Head of Commodity Strategy, Saxo Bank Group
EIA Report Update: Crude oil stocks dropped in line with the American Petroleum Institute figures due to a 1.1m barrel/day net decline in imports. Production hit a record 11m b/d due to a continued ramp-up in shale oil production. Gasoline stocks rose as refinery demand slowed and net-import rose.
WTI crude is potentially on track to recover back towards the centre of the current range between $68.60 and $69.90/barrel.
“Iran says Israel, U.S. will be targeted if Washington attacks” is the headline from this Reuters article quoting a senior Iranian cleric.
Tanker tracking data from Platts show that Iran’s crude oil exports have fallen sharply during the first half of August. During this time they saw 1.68 million b/d being exported, some 640,000 b/d below the average for July.
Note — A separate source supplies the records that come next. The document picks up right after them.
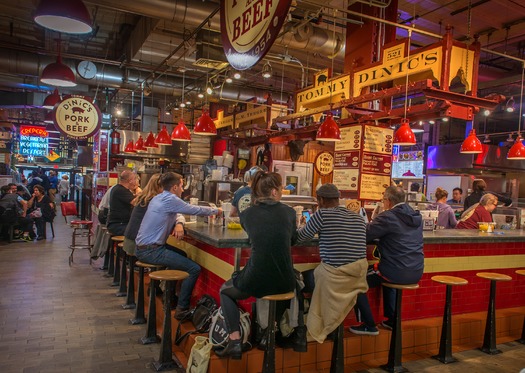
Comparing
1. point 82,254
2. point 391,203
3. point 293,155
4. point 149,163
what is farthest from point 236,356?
point 149,163

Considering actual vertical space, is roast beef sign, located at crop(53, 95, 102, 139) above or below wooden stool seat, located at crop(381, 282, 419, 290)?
above

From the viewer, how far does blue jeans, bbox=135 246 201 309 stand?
14.9 ft

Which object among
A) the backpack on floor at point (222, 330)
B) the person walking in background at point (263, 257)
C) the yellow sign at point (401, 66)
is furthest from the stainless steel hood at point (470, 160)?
the backpack on floor at point (222, 330)

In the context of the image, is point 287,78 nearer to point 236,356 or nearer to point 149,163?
point 149,163

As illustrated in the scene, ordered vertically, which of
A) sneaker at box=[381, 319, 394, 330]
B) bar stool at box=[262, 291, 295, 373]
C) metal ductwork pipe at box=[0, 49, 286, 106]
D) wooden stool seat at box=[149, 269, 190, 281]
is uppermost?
metal ductwork pipe at box=[0, 49, 286, 106]

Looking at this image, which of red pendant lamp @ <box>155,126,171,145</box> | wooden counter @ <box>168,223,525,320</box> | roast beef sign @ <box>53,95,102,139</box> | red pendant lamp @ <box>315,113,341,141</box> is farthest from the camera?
roast beef sign @ <box>53,95,102,139</box>

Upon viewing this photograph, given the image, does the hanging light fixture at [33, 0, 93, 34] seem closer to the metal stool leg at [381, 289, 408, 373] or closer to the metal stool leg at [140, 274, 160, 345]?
the metal stool leg at [140, 274, 160, 345]

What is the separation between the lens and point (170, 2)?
6.98m

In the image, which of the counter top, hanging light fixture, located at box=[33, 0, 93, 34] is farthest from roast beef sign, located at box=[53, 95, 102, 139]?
the counter top

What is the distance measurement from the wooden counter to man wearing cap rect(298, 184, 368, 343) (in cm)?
41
This will undoubtedly raise pressure on the remaining Opec members and also raise the question whether they will be able to meet the potential shortfall – not only from Iran but also from Venezuela which continues to deteriorate.
Also driving the market higher today is speculation that the Weekly Petroleum Status Report from the US Energy Information Administration due at 14:30 GMT may show a bigger than expected drop in crude stocks. This comes after API reported a 5.2 million barrel drop in US crude stocks.
Estimating weekly crude stocks has become increasingly difficult following the rise in US exports during the past couple of years. This seems to have increased the volatility in the weekly net import figure and it is here we normally find the main reason for a discrepancy.